# Naïve K-Means

My implementation of the standard K-means algorithm also called 'Lloyd's Algorithm' which is a famouse clustering algorithm, but different implementations exists.

1. Pick $k$ number of cluster centroids, $m$ 
2. Loop through every point $x_p$ and check which $m$ is the closest and assign $x_p$ to that centroid array
3. Based on the new assignments, calculate the mean of every $m$ to get the new $m_{new} \in M$ centroids
4. Repeat until convergence


Matrix $M$ contains all vectors $m$ representing the centroids.

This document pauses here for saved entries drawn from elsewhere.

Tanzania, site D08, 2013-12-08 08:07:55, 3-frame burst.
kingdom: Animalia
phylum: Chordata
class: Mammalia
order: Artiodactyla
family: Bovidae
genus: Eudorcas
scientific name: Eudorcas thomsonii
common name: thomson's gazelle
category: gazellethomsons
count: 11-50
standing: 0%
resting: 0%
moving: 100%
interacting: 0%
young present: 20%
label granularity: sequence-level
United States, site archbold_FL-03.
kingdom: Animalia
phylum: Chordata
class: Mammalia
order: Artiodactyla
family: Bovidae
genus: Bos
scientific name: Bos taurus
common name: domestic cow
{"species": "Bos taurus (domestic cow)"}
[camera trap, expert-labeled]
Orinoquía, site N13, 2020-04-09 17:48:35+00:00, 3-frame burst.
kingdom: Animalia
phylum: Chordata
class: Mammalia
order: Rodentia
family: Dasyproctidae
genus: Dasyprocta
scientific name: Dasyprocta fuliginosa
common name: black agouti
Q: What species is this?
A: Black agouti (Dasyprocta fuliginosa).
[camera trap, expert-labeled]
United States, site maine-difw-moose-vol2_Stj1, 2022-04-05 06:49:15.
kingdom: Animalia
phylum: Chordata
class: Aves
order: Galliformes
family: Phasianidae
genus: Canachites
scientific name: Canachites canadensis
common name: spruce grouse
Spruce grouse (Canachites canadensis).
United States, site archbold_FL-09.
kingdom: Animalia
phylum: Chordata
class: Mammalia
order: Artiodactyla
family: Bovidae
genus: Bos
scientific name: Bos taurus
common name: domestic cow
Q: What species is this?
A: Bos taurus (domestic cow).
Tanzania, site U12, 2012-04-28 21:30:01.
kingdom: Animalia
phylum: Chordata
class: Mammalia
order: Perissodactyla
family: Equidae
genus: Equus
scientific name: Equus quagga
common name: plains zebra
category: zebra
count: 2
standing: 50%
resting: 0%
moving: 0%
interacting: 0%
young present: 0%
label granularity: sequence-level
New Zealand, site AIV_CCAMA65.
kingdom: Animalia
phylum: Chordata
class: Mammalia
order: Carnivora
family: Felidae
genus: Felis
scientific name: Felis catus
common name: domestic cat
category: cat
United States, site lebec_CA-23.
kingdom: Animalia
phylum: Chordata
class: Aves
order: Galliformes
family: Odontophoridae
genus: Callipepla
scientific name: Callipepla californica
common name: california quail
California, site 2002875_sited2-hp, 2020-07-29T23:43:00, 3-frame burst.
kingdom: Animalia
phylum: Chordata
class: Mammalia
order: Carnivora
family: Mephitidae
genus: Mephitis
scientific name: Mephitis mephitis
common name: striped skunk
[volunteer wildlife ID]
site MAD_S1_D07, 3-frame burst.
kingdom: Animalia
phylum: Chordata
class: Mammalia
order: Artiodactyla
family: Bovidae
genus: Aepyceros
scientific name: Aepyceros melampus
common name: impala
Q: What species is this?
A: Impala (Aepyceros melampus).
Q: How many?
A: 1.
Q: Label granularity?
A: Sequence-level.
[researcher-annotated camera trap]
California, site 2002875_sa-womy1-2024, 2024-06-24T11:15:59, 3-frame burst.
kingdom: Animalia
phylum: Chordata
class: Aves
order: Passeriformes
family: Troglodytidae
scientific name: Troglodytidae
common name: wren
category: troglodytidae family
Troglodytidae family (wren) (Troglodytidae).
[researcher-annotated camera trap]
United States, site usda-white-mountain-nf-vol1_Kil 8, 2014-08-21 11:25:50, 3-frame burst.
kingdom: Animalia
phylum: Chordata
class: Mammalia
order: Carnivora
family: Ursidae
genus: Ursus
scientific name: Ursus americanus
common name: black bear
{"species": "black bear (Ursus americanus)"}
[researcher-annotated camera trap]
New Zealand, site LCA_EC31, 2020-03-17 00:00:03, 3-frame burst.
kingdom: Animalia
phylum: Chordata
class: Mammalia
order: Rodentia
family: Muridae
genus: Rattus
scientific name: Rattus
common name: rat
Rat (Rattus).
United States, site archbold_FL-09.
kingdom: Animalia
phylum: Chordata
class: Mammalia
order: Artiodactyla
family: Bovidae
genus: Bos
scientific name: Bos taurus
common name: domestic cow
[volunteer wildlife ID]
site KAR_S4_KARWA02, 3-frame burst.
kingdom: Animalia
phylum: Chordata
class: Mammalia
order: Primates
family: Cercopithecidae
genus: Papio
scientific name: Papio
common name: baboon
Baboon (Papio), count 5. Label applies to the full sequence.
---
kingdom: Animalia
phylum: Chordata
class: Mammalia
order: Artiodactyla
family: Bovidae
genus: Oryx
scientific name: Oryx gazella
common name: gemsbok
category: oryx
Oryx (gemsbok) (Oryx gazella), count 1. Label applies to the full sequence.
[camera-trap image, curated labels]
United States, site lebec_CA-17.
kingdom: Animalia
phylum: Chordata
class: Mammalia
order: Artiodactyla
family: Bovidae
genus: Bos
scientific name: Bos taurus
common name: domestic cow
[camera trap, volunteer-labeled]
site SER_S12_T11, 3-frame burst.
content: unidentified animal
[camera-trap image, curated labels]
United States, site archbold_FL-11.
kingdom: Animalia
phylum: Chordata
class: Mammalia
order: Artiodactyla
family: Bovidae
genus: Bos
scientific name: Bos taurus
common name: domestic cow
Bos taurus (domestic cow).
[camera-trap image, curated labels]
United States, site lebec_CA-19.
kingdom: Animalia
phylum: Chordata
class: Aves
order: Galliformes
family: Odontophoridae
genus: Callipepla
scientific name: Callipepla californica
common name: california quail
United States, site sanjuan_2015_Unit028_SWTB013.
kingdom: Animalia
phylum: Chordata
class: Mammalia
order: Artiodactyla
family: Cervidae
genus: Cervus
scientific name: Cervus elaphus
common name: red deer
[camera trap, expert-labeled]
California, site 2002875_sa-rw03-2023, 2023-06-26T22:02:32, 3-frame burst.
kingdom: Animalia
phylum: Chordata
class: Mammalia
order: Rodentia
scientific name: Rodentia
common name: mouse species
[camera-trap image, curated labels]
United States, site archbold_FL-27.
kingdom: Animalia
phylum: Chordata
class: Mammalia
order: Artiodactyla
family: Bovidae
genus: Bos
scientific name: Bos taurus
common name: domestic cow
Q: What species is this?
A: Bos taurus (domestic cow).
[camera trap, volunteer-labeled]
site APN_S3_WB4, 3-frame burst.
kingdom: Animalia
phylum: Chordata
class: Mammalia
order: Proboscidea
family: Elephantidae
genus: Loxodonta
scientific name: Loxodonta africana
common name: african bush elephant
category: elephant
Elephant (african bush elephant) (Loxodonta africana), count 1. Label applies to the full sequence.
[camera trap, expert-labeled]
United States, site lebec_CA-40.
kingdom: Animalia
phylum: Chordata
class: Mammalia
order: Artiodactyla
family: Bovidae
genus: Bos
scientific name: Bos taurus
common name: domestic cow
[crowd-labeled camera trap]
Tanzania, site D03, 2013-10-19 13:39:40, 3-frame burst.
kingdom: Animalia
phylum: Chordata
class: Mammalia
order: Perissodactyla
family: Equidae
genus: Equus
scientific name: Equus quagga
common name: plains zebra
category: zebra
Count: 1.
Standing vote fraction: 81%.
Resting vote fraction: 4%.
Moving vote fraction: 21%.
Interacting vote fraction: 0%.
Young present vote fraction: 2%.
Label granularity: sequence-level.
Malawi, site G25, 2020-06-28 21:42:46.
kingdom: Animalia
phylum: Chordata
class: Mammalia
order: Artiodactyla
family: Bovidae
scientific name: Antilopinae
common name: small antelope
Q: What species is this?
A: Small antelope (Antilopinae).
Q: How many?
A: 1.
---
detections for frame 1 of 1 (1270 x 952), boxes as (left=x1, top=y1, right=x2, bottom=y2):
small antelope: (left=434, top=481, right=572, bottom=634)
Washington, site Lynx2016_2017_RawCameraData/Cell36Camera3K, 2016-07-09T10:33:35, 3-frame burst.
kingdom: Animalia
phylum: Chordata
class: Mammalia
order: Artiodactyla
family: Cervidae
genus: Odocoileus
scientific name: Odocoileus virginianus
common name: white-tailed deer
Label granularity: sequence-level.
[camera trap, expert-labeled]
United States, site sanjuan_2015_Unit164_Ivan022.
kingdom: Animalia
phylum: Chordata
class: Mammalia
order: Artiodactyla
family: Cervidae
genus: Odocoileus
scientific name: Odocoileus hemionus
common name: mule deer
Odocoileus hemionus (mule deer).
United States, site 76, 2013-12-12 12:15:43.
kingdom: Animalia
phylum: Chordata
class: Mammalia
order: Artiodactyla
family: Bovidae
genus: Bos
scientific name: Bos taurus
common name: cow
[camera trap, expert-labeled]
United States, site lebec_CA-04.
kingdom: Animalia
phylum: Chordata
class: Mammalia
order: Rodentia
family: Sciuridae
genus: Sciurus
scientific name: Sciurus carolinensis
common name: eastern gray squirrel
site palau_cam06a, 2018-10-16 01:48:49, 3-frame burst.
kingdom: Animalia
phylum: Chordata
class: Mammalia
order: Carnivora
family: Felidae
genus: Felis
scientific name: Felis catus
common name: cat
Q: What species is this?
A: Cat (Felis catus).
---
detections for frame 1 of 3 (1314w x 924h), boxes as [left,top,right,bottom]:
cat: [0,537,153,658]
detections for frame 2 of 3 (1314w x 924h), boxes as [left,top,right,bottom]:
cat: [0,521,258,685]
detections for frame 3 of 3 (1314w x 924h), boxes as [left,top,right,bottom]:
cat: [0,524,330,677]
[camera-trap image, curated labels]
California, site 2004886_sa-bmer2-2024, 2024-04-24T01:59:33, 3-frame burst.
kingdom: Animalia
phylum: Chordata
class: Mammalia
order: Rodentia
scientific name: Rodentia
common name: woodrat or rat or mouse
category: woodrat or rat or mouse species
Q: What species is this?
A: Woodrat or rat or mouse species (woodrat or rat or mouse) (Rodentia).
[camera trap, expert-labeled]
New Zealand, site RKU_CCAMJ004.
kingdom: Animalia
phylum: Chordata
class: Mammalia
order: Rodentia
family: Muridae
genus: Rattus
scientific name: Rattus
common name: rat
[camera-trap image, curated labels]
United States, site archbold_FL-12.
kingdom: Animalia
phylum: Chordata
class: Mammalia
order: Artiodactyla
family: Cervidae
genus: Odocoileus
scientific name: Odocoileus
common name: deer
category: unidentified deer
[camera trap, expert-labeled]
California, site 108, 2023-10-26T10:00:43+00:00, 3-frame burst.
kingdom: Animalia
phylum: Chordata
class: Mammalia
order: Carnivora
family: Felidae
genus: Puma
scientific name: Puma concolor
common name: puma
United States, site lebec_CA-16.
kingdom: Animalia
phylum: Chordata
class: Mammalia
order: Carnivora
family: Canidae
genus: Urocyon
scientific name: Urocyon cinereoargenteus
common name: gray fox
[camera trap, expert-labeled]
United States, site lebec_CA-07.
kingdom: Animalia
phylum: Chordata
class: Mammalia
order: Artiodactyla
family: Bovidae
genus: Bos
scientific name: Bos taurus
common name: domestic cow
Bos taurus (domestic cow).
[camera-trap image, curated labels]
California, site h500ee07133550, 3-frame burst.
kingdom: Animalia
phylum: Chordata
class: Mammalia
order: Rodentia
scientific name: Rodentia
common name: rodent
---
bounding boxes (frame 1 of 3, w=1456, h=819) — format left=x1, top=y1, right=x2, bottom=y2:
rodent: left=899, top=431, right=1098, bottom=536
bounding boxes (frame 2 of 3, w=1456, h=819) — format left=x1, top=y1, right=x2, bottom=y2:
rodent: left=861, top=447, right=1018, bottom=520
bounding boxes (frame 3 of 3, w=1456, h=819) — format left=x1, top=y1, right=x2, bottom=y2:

The shape of $M$ is the rows of $m_i$ times $k$ 

Matrix $X$ contains all unassigned data points.

Matrix $S$ contains all assigned points $x_p$ which is used to calculate the mean of the new vector $m_{new}$ and assign it to the same position in $M$ 

Both functions return S which at every index $k - 1$ contains the vectors assigned to closest centroid $k$.


In [187]:
import numpy as np
import pandas as pd
import seaborn as sns
import matplotlib.pyplot as plt
from sklearn import datasets

points = datasets.load_iris().data
df_points = pd.DataFrame(points, columns=['x', 'y', 'z', 'a'])
k = 3

def get_initial_centroids(k):
    m = points.copy()
    np.random.shuffle(m)
    return m[:k]

def plot_iteration(t, M, S):
    fig = plt.figure(t)
    ax = fig.add_subplot(projection='3d')
    
    colors = ['red', 'green', 'blue', 'purple', 'green', 'yellow', 'cyan']
    for i in range(len(M)):
        for j in range(len(S[i])):
            ax.scatter(S[i][j][0], S[i][j][1], S[i][j][2], c=colors[i]) 
        ax.scatter(M[i, 0], M[i, 1],M[i,2], marker="*", c=colors[i])
    


In [188]:
import numpy as np
import pandas as pd
import seaborn as sns
import matplotlib.pyplot as plt


def length_square(x):
    s = 0
    for i in range(len(x)):
        s += x[i] * x[i]
    
    return s
    
    
def calculate_closest_centroid(M, x):
    closest = []
    for i in range(len(M)):
        d = []
        for j in range(len(M[i])):
            d.append(M[i][j] - x[j])
        
        closest.append(length_square(d))
    
    return sorted(range(len(closest)), key=closest.__getitem__)[0]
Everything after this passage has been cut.